▸ WORK ITEM
Show all lines below holding the string "marking".

[INPUT DATA]

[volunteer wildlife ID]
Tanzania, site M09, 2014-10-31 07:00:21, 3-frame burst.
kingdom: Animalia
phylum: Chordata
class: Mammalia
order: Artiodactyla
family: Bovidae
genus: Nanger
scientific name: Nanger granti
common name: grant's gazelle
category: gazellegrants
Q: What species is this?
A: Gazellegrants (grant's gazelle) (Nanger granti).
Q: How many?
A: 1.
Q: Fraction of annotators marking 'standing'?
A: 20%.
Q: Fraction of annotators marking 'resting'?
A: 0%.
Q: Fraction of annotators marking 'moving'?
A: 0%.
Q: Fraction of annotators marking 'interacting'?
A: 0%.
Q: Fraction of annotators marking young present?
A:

[/INPUT DATA]

▸ COMPLETED TASK
Q: Fraction of annotators marking 'standing'?
Q: Fraction of annotators marking 'resting'?
Q: Fraction of annotators marking 'moving'?
Q: Fraction of annotators marking 'interacting'?
Q: Fraction of annotators marking young present?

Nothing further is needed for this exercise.